• Problem requirements:
Once the line containing "Malawi, site B10, 2020-01-28" is found in the data below, output that line and every line after it through the last, unchanged and with nothing else.
[Dataset excerpts Boundary: Start]
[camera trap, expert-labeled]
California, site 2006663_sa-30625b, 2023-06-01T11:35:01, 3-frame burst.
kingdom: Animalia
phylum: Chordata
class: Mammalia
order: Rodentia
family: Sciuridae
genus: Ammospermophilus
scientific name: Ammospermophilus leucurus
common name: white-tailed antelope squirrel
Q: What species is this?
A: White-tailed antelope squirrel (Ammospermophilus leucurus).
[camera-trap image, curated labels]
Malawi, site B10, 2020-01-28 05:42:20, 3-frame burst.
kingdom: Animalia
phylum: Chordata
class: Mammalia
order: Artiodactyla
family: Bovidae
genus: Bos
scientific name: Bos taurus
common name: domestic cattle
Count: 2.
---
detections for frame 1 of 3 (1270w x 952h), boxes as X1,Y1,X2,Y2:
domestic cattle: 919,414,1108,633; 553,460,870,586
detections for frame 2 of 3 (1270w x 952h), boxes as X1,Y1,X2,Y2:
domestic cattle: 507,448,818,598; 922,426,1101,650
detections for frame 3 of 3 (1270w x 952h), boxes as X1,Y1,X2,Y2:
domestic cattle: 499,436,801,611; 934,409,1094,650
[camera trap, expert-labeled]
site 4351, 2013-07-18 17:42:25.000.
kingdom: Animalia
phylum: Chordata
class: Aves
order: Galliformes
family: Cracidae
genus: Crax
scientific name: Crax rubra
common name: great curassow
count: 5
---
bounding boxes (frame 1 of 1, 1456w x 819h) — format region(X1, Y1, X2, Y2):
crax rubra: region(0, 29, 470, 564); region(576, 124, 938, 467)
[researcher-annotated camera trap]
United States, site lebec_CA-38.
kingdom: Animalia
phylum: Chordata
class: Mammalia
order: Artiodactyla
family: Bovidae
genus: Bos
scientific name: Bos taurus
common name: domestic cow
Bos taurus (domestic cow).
[Dataset excerpts Boundary: End]
• Expected output:
Malawi, site B10, 2020-01-28 05:42:20, 3-frame burst.
kingdom: Animalia
phylum: Chordata
class: Mammalia
order: Artiodactyla
family: Bovidae
genus: Bos
scientific name: Bos taurus
common name: domestic cattle
Count: 2.
---
detections for frame 1 of 3 (1270w x 952h), boxes as X1,Y1,X2,Y2:
domestic cattle: 919,414,1108,633; 553,460,870,586
detections for frame 2 of 3 (1270w x 952h), boxes as X1,Y1,X2,Y2:
domestic cattle: 507,448,818,598; 922,426,1101,650
detections for frame 3 of 3 (1270w x 952h), boxes as X1,Y1,X2,Y2:
domestic cattle: 499,436,801,611; 934,409,1094,650
[camera trap, expert-labeled]
site 4351, 2013-07-18 17:42:25.000.
kingdom: Animalia
phylum: Chordata
class: Aves
order: Galliformes
family: Cracidae
genus: Crax
scientific name: Crax rubra
common name: great curassow
count: 5
---
bounding boxes (frame 1 of 1, 1456w x 819h) — format region(X1, Y1, X2, Y2):
crax rubra: region(0, 29, 470, 564); region(576, 124, 938, 467)
[researcher-annotated camera trap]
United States, site lebec_CA-38.
kingdom: Animalia
phylum: Chordata
class: Mammalia
order: Artiodactyla
family: Bovidae
genus: Bos
scientific name: Bos taurus
common name: domestic cow
Bos taurus (domestic cow).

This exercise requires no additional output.